### Instructions for the task
Answer these questions from the post about the MGA quality-control tool:
(a) How many reads from a FASTQ file does the tool work on?
(b) How many lanes does the figure display for a NextSeq 500?
(c) Where does the author hope to release the tool as an App?

### Text provided
=== Begin Enclosure ===
We just published a paper describing the tool we use in my lab as the primary QC for all lanes of sequencing, we've used this tool on about 5000-6000 samples over th past 3-4 years.
Multi-genome alignment for quality control and contamination screening of next-generation sequencing data. Hadfield & Eldridge 2014
In designing the tool we aimed to produce something that gave us a fast, and computationally inexpensive, visual presentation of quality and yield. The tool is alignment-based and works on a 100,000 read sample of sequences and base quality scores extracted from a FASTQ file. Whilst we run MGA at the lane level it could be run on any number of FASTQ files e.g. every library in a multiplexed pool to determine the quality/contamination of each
I'm hoping the next step will be to release this as an App on BaseSpace.
How does MGA work: The MGA tool primarily displays yield, as counts of reads (clusters) and quality (error rate) with additional information to help identify lanes/libraries that may need additional troubleshooting. In figure B from the paper below we presented a HiSeq 2000 flowcell with four good lanes and four not-so good. Before I describe the results can you guess which lanes might have problems?
|Figure B from Hadfield & Eldridge 2014|
The figure is meant to represent a flowcell with 8 lanes, and will display a single lane for a MiSeq run, or 4 lanes on a NextSeq 500!
=== End Enclosure ===
(Collected data)
=== Begin Enclosure ===
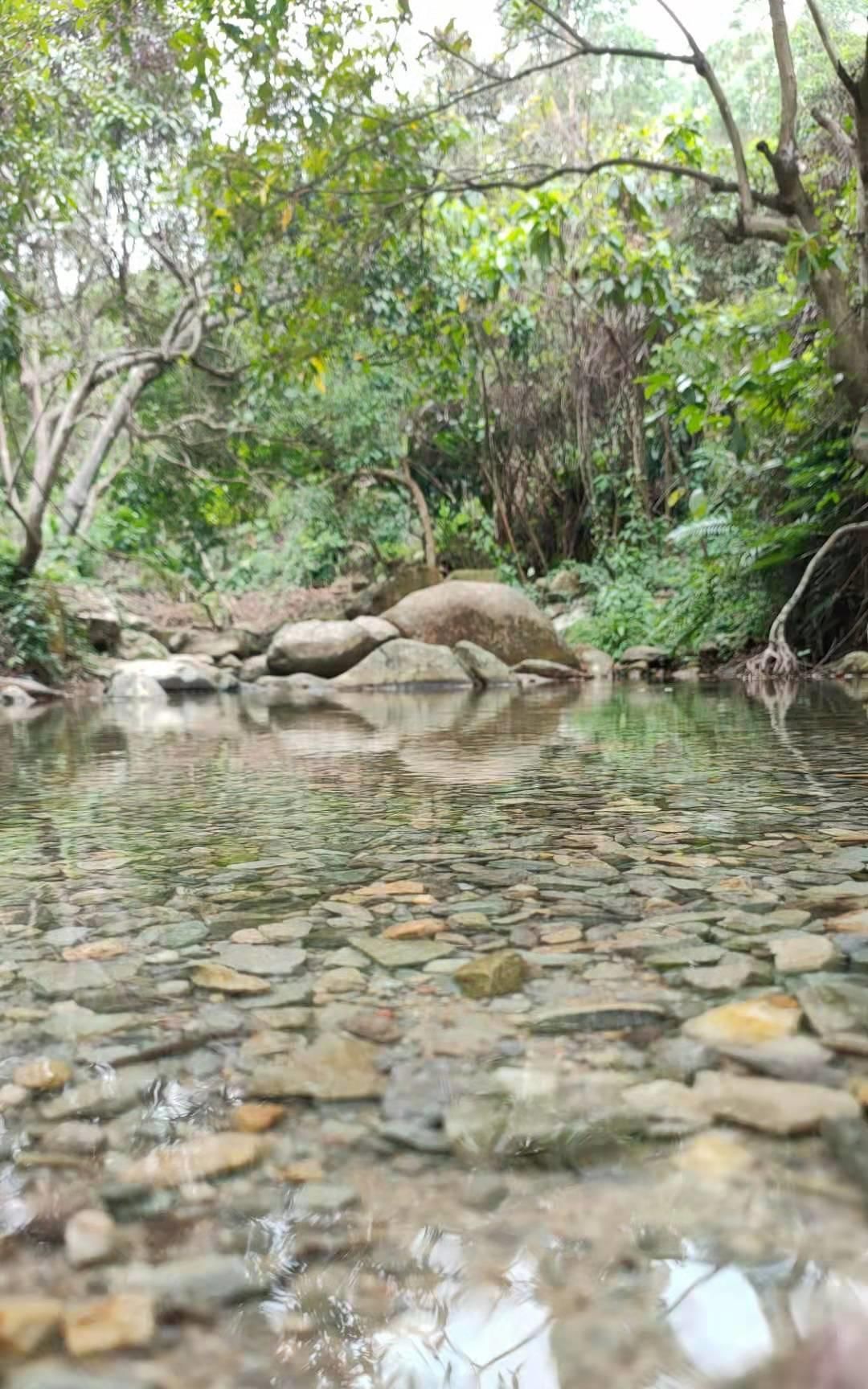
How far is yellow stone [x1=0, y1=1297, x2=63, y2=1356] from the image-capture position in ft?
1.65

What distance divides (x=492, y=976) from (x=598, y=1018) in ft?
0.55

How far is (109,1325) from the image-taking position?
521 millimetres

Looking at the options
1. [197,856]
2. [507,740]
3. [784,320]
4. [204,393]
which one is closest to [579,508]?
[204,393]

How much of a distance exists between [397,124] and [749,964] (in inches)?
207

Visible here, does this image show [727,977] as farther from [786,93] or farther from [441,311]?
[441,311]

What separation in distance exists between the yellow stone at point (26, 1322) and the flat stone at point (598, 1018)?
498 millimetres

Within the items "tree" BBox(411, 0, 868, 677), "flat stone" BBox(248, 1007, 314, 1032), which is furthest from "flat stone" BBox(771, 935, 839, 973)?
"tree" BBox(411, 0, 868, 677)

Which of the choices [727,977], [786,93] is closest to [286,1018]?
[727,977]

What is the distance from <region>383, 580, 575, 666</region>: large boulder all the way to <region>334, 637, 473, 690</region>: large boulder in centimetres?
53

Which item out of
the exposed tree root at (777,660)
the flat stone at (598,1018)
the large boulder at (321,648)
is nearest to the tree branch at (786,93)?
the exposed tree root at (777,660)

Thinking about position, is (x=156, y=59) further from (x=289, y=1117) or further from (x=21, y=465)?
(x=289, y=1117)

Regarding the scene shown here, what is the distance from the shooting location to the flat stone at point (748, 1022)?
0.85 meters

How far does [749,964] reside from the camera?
=== End Enclosure ===
### Output below
(a) A 100,000 read sample.
(b) Four lanes.
(c) On BaseSpace.